Nous, humains, hommes et femmes, ne serons sûrement pas plus heureux dans une société ouvertement misandre qui considère que l’engendrement, la descendance et la parentalité sont avant tout affaires de femmes, et dénie aux hommes le droit d’être partie prenante à égalité avec les femmes dans ce qui constitue la fonction la plus essentielle du vivant.


Notes :

1  Agnès Buzyn a beau jurer ses grands dieux qu’une telle escalade est impossible (voir par exemple cette interview), le principe de réalité la rattrapera bien vite, et nous tous avec.

2  Nous sommes pour ce qui nous concerne tout autant opposés à la GPA sans mère qu’à la PMA sans père. Nous pensons cependant que si l’une est votée, elle doit par cohérence entraîner l’autre.

3  Nous n’oublions pas en écrivant cela que des mères aussi peuvent être malmenées dans leurs liens à leurs enfants. En particulier, des mères sont victimes d’aliénation parentale. L’ampleur est cependant sans commune mesure, ce sont très majoritairement des pères qui se retrouvent éloignés de leurs enfants, et l’incidence en est énorme : « Près d’un enfant de parents séparés sur cinq ne voit jamais son père » selon l’INED.

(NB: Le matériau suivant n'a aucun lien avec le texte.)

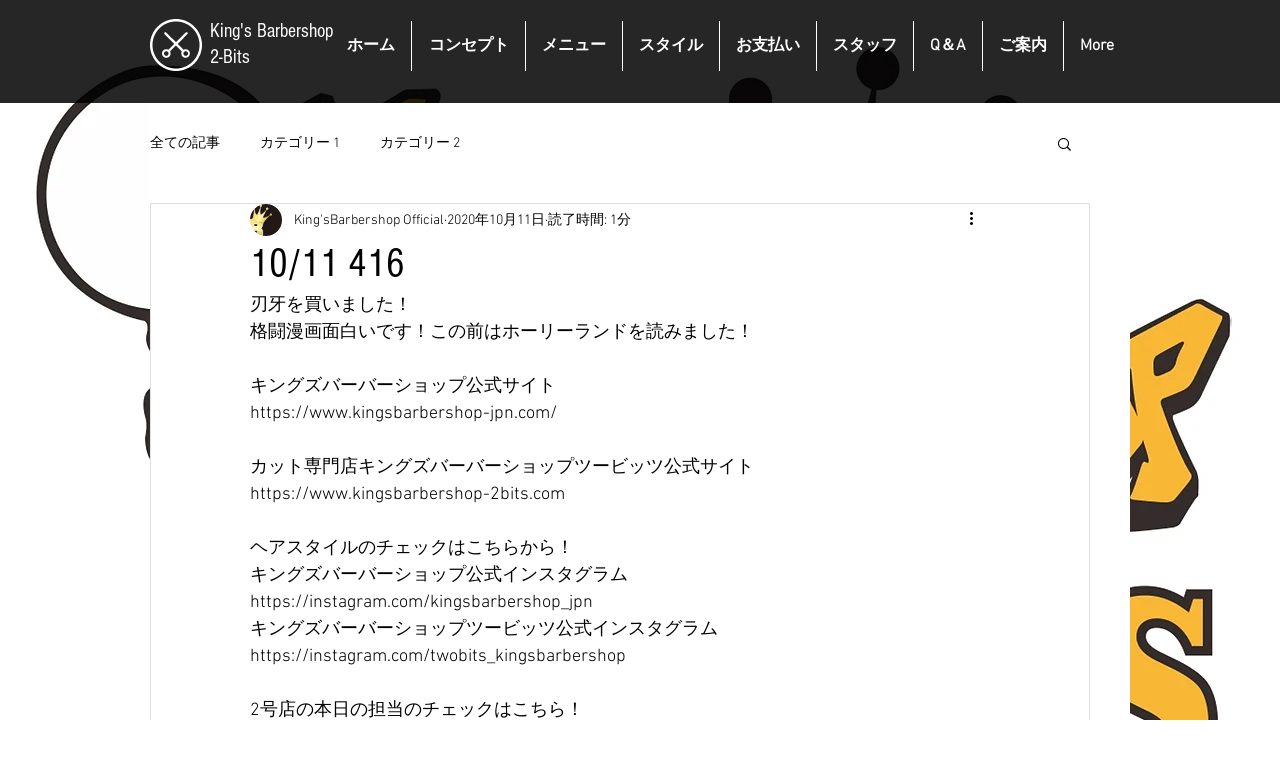

--- FILE ---
content_type: text/css; charset=utf-8
request_url: https://www.kingsbarbershop-2bits.com/_serverless/pro-gallery-css-v4-server/layoutCss?ver=2&id=7ni51-not-scoped&items=3489_1124_1500&container=1047_740_320_720&options=gallerySizeType:px%7CenableInfiniteScroll:true%7CtitlePlacement:SHOW_ON_HOVER%7CgridStyle:1%7CimageMargin:10%7CgalleryLayout:2%7CisVertical:false%7CnumberOfImagesPerRow:3%7CgallerySizePx:300%7CcubeRatio:1%7CcubeType:fill%7CgalleryThumbnailsAlignment:bottom%7CthumbnailSpacings:0
body_size: -238
content:
#pro-gallery-7ni51-not-scoped [data-hook="item-container"][data-idx="0"].gallery-item-container{opacity: 1 !important;display: block !important;transition: opacity .2s ease !important;top: 0px !important;left: 0px !important;right: auto !important;height: 240px !important;width: 240px !important;} #pro-gallery-7ni51-not-scoped [data-hook="item-container"][data-idx="0"] .gallery-item-common-info-outer{height: 100% !important;} #pro-gallery-7ni51-not-scoped [data-hook="item-container"][data-idx="0"] .gallery-item-common-info{height: 100% !important;width: 100% !important;} #pro-gallery-7ni51-not-scoped [data-hook="item-container"][data-idx="0"] .gallery-item-wrapper{width: 240px !important;height: 240px !important;margin: 0 !important;} #pro-gallery-7ni51-not-scoped [data-hook="item-container"][data-idx="0"] .gallery-item-content{width: 240px !important;height: 240px !important;margin: 0px 0px !important;opacity: 1 !important;} #pro-gallery-7ni51-not-scoped [data-hook="item-container"][data-idx="0"] .gallery-item-hover{width: 240px !important;height: 240px !important;opacity: 1 !important;} #pro-gallery-7ni51-not-scoped [data-hook="item-container"][data-idx="0"] .item-hover-flex-container{width: 240px !important;height: 240px !important;margin: 0px 0px !important;opacity: 1 !important;} #pro-gallery-7ni51-not-scoped [data-hook="item-container"][data-idx="0"] .gallery-item-wrapper img{width: 100% !important;height: 100% !important;opacity: 1 !important;} #pro-gallery-7ni51-not-scoped .pro-gallery-prerender{height:240px !important;}#pro-gallery-7ni51-not-scoped {height:240px !important; width:740px !important;}#pro-gallery-7ni51-not-scoped .pro-gallery-margin-container {height:240px !important;}#pro-gallery-7ni51-not-scoped .pro-gallery {height:240px !important; width:740px !important;}#pro-gallery-7ni51-not-scoped .pro-gallery-parent-container {height:240px !important; width:750px !important;}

4 Ce qui ne signifie pas que les femmes vivraient une sécurité tranquille en tout et en toutes choses – les hommes non plus d’ailleurs. Cet article intitulé « La peur de l’abandon, le mal du siècle » qui se trouve être mis à jour alors que nous écrivons ces lignes en est une illustration.

5  Voir à ce sujet l’excellent ouvrage de Patrick Guillot : « Misogynie, misandrie, il y a deux sexisme », Éditions de Varly, 2018.

6 C’est l’expression utilisée par l’Académie de médecine dans son rapport sur le projet de loi relatif à la bioéthique.

7  Par exemple cet article sur rtl.fr qui n’hésite pas à commencer par « Les femmes doivent rester vigilantes ».

8  Le fait que cette violation soit consentante et soit habillée du beau vocable de don n’y change rien.

9  Martine Ségalen, « À qui appartiennent les enfants ? », Éditions Tallandier, 2010, p. 109.